Yeni örgütlenme biçimi ve İnternet Gerillaları....
İnternet aktivisti John Perry Barlow, 2010 Aralık ayında, "İlk gerçek enformasyon savaşı başladı" diye yazdığında, WikiLeaks ilk bomba belgeleri internette kamıya açmıştı. Bu olaya "savaş demek için henüz erken" diyenler de olacaktır, ama kamuoyunun gözünden kaçan olaylar da var. Bu çatışmada ilk kan, İran'da aktı. Ve Anonymous'un İran'da yaşananlardan sonra devletlere karşı daha acımasız bir moda girdiğini söyleyebiliriz. Ama bu olaydan bahsetmeden önce, Anonymous ile en önemli örneğini bulan yeni hareketin örgütlenme yöntemlerinden bahsetmeliyiz.
1. Anonymous bir örgüt değil de kitlesel bir 'Kimliğin adı' olduğundan, kendini bu çevreye yakın hisseden herkes, Anonymous Kimliğine sahip bireylerden biri olabilir veya birkaç kişi internette bir araya gelip Anonymous adına eylem yapabilir. Burada bir araya getiren etki, genellikle "Ortak düşman" tanımı olmaktadır ve o düşman da Anonymous'un genel Liberter (anarşist), radikal özgürlükçü ve devletlerin/firmaların koyduğu her türlü internet yasağına/kısıtlamasına karşı koyan temel anlayışlarıyla çelişmediği takdirde herşey olabilir. Hedefler, Anonymous'un bu temel özellikleriyle çelişen kurum/firma/kişilerdir ve hedef seçimi çok çabuk kararlaştırılabilir. RedHack'in süt firmalarına saldırısı da böyle olmuştu.
2. Anonymous çevresi -yani Anon'lar- kendi bildikleri Chat odalarında ve forumlarda eylemler için tartışırken de anonimler. Çok kafa dengi olanlar bile birbirinin gerçek kimliğini bilmiyor. Hem birbirine çok yakın olup, hem de tanınmamak, bu yeni tip örgütlenmenin ilk önemli özelliği.
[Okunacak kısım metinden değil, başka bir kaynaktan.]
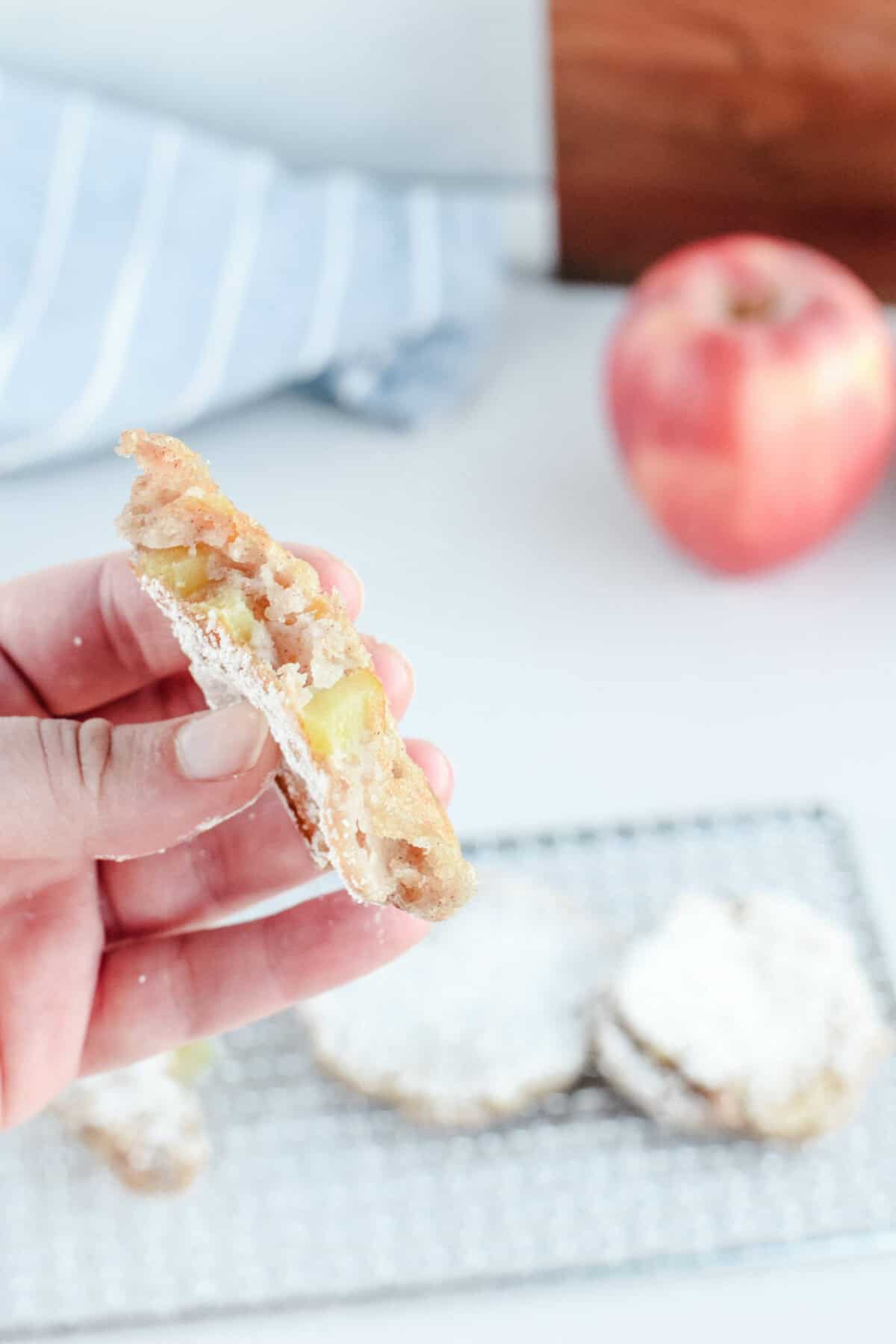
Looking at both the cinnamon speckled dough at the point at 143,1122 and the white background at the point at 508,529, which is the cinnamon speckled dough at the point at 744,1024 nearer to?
the white background at the point at 508,529

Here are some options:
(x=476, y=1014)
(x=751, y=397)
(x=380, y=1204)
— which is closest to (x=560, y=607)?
(x=751, y=397)

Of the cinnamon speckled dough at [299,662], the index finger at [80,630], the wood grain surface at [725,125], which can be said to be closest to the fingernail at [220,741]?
the cinnamon speckled dough at [299,662]

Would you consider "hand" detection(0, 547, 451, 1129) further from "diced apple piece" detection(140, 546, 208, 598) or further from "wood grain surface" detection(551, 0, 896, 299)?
"wood grain surface" detection(551, 0, 896, 299)

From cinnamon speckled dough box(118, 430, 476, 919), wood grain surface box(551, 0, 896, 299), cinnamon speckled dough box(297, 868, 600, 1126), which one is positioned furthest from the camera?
wood grain surface box(551, 0, 896, 299)

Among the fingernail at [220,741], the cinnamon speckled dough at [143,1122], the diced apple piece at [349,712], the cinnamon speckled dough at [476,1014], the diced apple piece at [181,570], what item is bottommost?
the cinnamon speckled dough at [143,1122]

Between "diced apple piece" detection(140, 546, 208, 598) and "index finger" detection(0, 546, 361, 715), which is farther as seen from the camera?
"index finger" detection(0, 546, 361, 715)

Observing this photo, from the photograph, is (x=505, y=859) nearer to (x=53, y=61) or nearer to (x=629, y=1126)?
(x=629, y=1126)

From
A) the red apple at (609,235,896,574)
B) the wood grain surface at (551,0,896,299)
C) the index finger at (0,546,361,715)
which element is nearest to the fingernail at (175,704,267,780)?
the index finger at (0,546,361,715)

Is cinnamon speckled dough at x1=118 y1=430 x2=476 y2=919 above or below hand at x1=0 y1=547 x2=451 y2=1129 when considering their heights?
above

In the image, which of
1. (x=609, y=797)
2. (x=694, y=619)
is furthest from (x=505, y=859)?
(x=694, y=619)
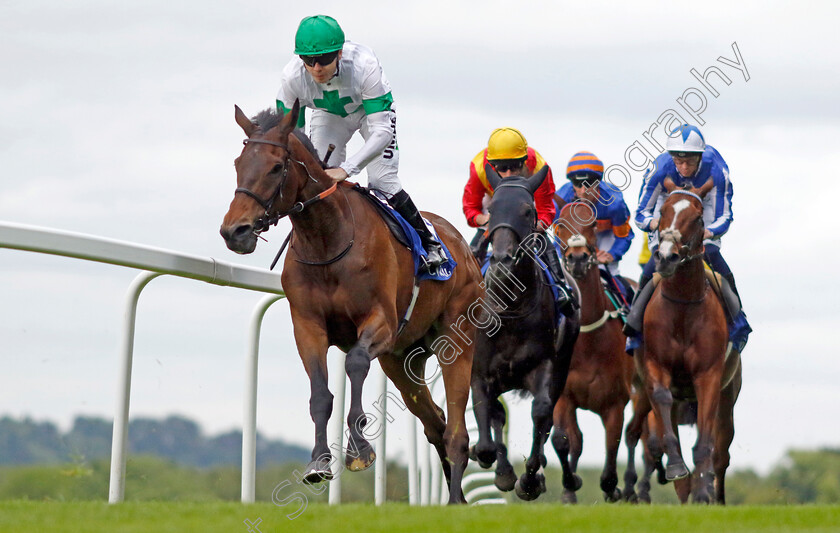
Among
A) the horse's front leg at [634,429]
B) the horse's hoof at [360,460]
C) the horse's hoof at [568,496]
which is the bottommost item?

3. Anonymous mantalitesi içinde oluşan arkadaş grupları ve çevreleri bağlayıcı değil. Zaten herkes anonim olduğundan ve rümuz kullandığından, gruplaşmalar çok çabuk değişebiliyor. Bugün burada olan biri, yarın bir başka gurupta boy gösterebiliyor. Ama özellikle daha derin Anonymous gruplaşmalarına katılanların belli referansları olması gerekiyor. Daha önce nerelerde gezindiği, ne yazıp çizdiğine bakıyorlar. Ortam anonim olmakla birlikte sahipsiz/başıboş da değil.
4. Bu mantalite çevresinde oluşan gruplaşmaların hiyerarşik olmayan yapısı, eşitlik fikrinin gerçek anlamda işlemesini sağlıyor. Aynı göz hizasında konuşan, herkesin söz hakkına ve önceliğine sahip olduğu ortamda sivrilenler, akıllı/yaratıcı olduklarından sivriliyorlar. Bu da gerçek eşitlik anlayışının en doğal ifadesidir zaten.